Work request: Each entry below must be repeated exactly, with pictures left out.

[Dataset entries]
+ + +

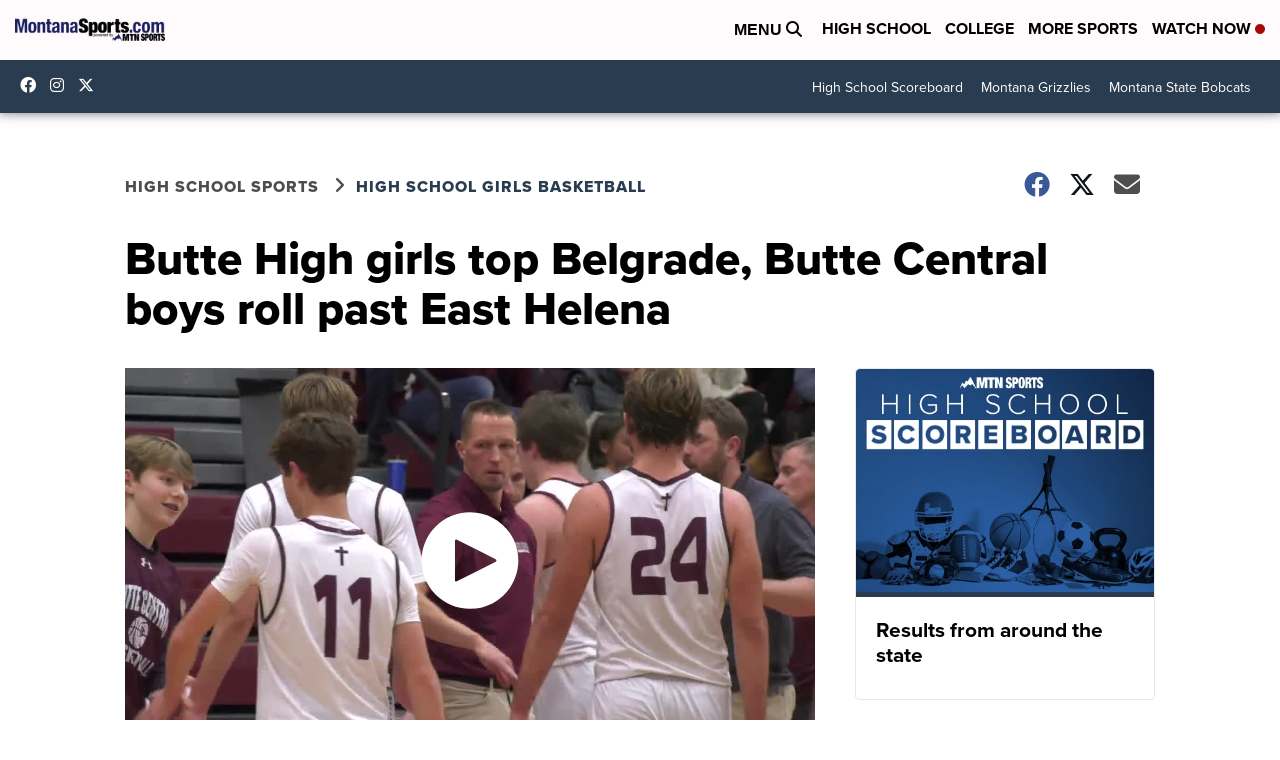

--- FILE ---
content_type: application/javascript; charset=utf-8
request_url: https://fundingchoicesmessages.google.com/f/AGSKWxX5l65yFG1prqfZ20Esu5fHkJF-3eIBxMeNR3jRzfEHEqBcp4Ets27-lmtKDqkmzG_-F9c4J-OuRGdbkvrRnMr1JFuXp5-z_a9X6GrDkOwGmb1FTRzK14At775CN8WSEcP9toNvxaGacrVeJMC-vwNYzHp3LyabXTUNJU9100a62Z_NVNbaMEuYVfOQ/_/google-adwords/as3overstreamplatformadapter._contest_ad_/display_ad/rcsad_
body_size: -1289
content:
window['9eb61bce-8722-477c-ad90-3e78de2fc72e'] = true;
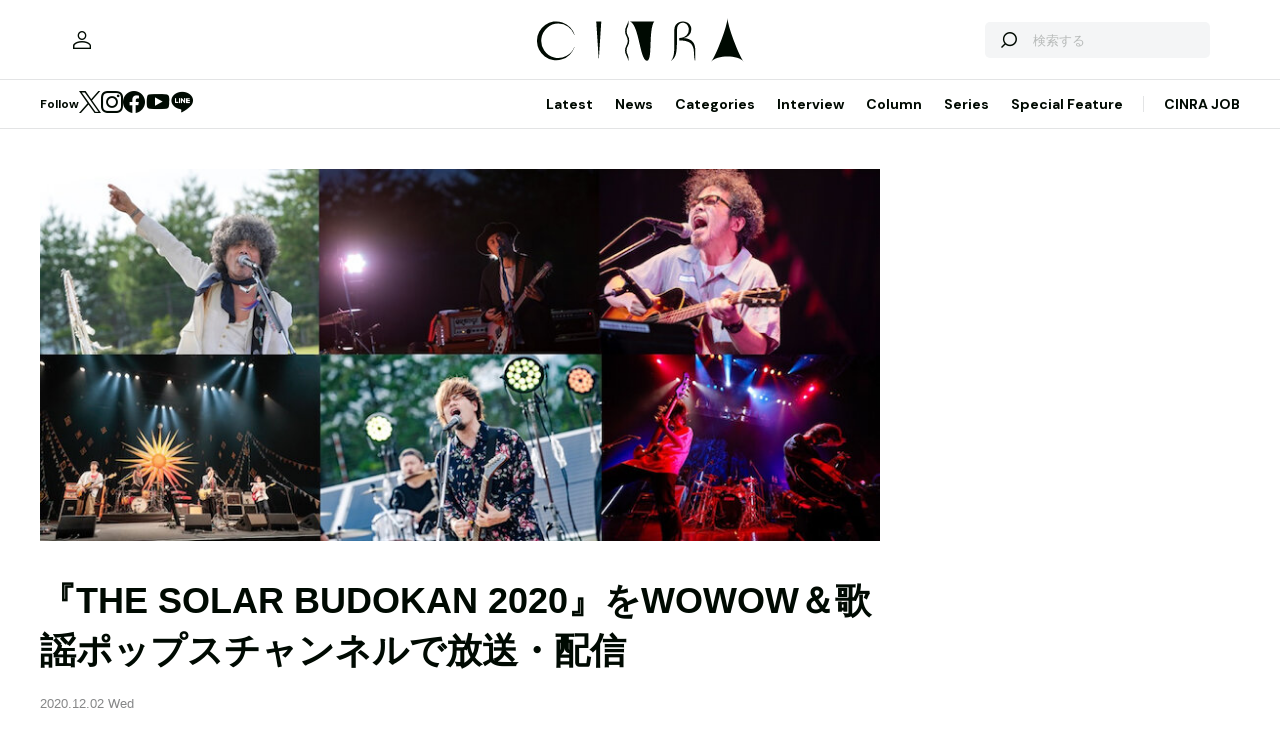

--- FILE ---
content_type: text/html; charset=utf-8
request_url: https://www.google.com/recaptcha/api2/aframe
body_size: 267
content:
<!DOCTYPE HTML><html><head><meta http-equiv="content-type" content="text/html; charset=UTF-8"></head><body><script nonce="yko3qrCVyigFMoC0ZREXuw">/** Anti-fraud and anti-abuse applications only. See google.com/recaptcha */ try{var clients={'sodar':'https://pagead2.googlesyndication.com/pagead/sodar?'};window.addEventListener("message",function(a){try{if(a.source===window.parent){var b=JSON.parse(a.data);var c=clients[b['id']];if(c){var d=document.createElement('img');d.src=c+b['params']+'&rc='+(localStorage.getItem("rc::a")?sessionStorage.getItem("rc::b"):"");window.document.body.appendChild(d);sessionStorage.setItem("rc::e",parseInt(sessionStorage.getItem("rc::e")||0)+1);localStorage.setItem("rc::h",'1769710387926');}}}catch(b){}});window.parent.postMessage("_grecaptcha_ready", "*");}catch(b){}</script></body></html>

+ + +

Exercise output:
--- FILE ---
content_type: application/javascript; charset=utf-8
request_url: https://fundingchoicesmessages.google.com/f/AGSKWxX5l65yFG1prqfZ20Esu5fHkJF-3eIBxMeNR3jRzfEHEqBcp4Ets27-lmtKDqkmzG_-F9c4J-OuRGdbkvrRnMr1JFuXp5-z_a9X6GrDkOwGmb1FTRzK14At775CN8WSEcP9toNvxaGacrVeJMC-vwNYzHp3LyabXTUNJU9100a62Z_NVNbaMEuYVfOQ/_/google-adwords/as3overstreamplatformadapter._contest_ad_/display_ad/rcsad_
body_size: -1289
content:
window['9eb61bce-8722-477c-ad90-3e78de2fc72e'] = true;

--- FILE ---
content_type: text/html; charset=utf-8
request_url: https://www.google.com/recaptcha/api2/aframe
body_size: 267
content:
<!DOCTYPE HTML><html><head><meta http-equiv="content-type" content="text/html; charset=UTF-8"></head><body><script nonce="yko3qrCVyigFMoC0ZREXuw">/** Anti-fraud and anti-abuse applications only. See google.com/recaptcha */ try{var clients={'sodar':'https://pagead2.googlesyndication.com/pagead/sodar?'};window.addEventListener("message",function(a){try{if(a.source===window.parent){var b=JSON.parse(a.data);var c=clients[b['id']];if(c){var d=document.createElement('img');d.src=c+b['params']+'&rc='+(localStorage.getItem("rc::a")?sessionStorage.getItem("rc::b"):"");window.document.body.appendChild(d);sessionStorage.setItem("rc::e",parseInt(sessionStorage.getItem("rc::e")||0)+1);localStorage.setItem("rc::h",'1769710387926');}}}catch(b){}});window.parent.postMessage("_grecaptcha_ready", "*");}catch(b){}</script></body></html>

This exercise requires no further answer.